Revisiting Model Interpolation for Efficient Reasoning

Introduction

The paper "Revisiting Model Interpolation for Efficient Reasoning" explores a systematic approach to model interpolation exclusively between Instruct and Thinking models to enhance reasoning capabilities in LLMs efficiently. The authors challenge the existing paradigm by demonstrating how simple model interpolation, without necessitating complex pre-trained model pairs, can yield significantly superior reasoning performance over more sophisticated methodologies. This paper systematically revisits the traditional model merging strategy, providing in-depth analyses and empirical validations that establish model interpolation as a potent contender for efficient reasoning.

Model Interpolation Dynamics

The research introduces a comprehensive examination of model interpolation, revealing a novel three-stage evolutionary paradigm as weights transition between the Instruct and Thinking models. This dynamic is crucial as it provides a structured approach to managing performance-cost trade-offs.

Stage 1: The weights predominantly reflect the Instruct model, transitioning gradually with rapid output lengthening but minimal explicit reasoning. The mean token use increases as responses become verbose without substantial reasoning.

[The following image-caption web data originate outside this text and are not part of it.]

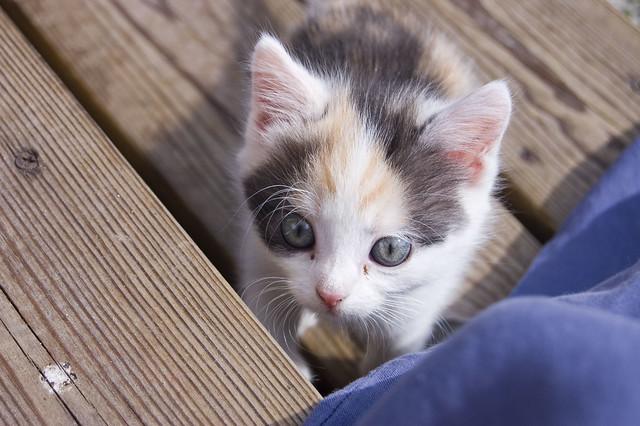 Kitten. :)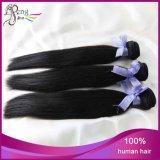 extensões malaias não processadas do cabelo de Stright do cabelo humano do Virgin 6A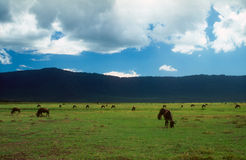 牛羚和斑马哺养 免版税库存图片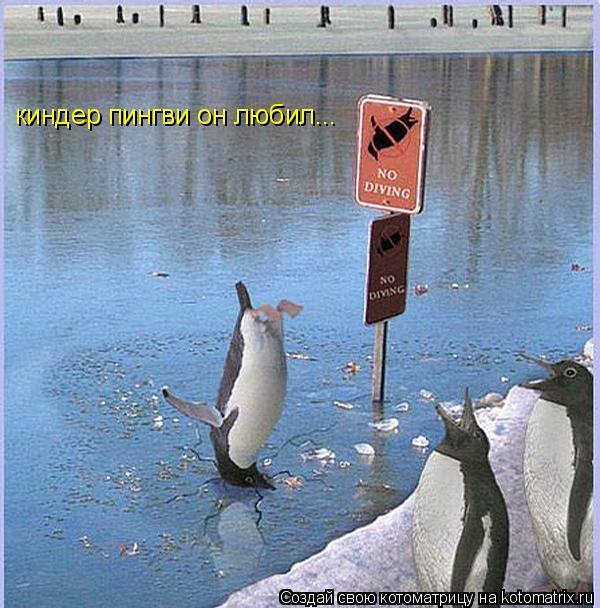Котоматрица: киндер пингви он любил...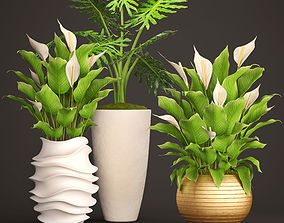 Spathiphyllum plant 2 3D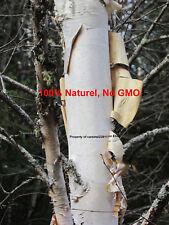 250 seeds - White Birch - Betula papyrifera - Paper BirchFrench - bouleau blanc-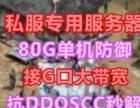 厦门/东莞双线 集群240G秒解 百兆带宽 G口接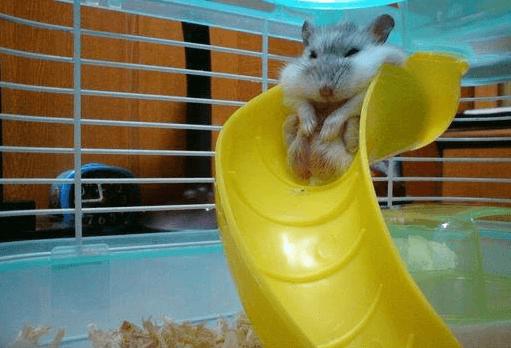 18張爆笑小倉鼠照 圓屁屁完全可以治癒連假後上班的心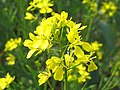 Yellow mustard flower.jpg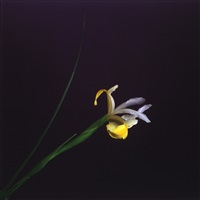 iris by robert mapplethorpe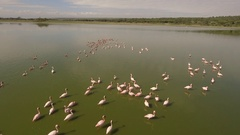 Flock of Flamingos in east african lake Stock Footage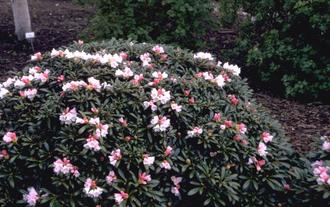 Rododendron - Rhododendron yakushimanum 'Bambi'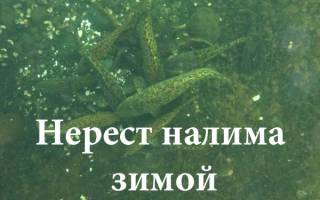 Когда начинает клевать налим в московской области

Stage 2: Exhibiting a significant transition, explicit thinking patterns emerge, marked by substantial gains in Mean@k metrics, even as Pass@k gains stagnate. This phase is characterized by a brief balance where both performance and reasoning efficiency peak.

Stage 3: Dominated by the Thinking model's traits, this phase sees continuous increases in token use without corresponding gains in reasoning efficacy, addressing the overthinking phenomenon where increased reasoning does not equate to better outcomes. Figure 1

Figure 1: The performance dynamics for the model interpolation between Instruct and Thinking models. Token #N denotes the number of tokens in responses.

Comparative Analysis with Merging Baselines

Empirical comparisons highlight the superiority of the model interpolation (MI) method over state-of-the-art model merging approaches like Task Arithmetic and TIES-Merging. MI consistently outperforms in key metrics such as Mean@k and Pass@k across challenging benchmarks, indicating its practical efficacy.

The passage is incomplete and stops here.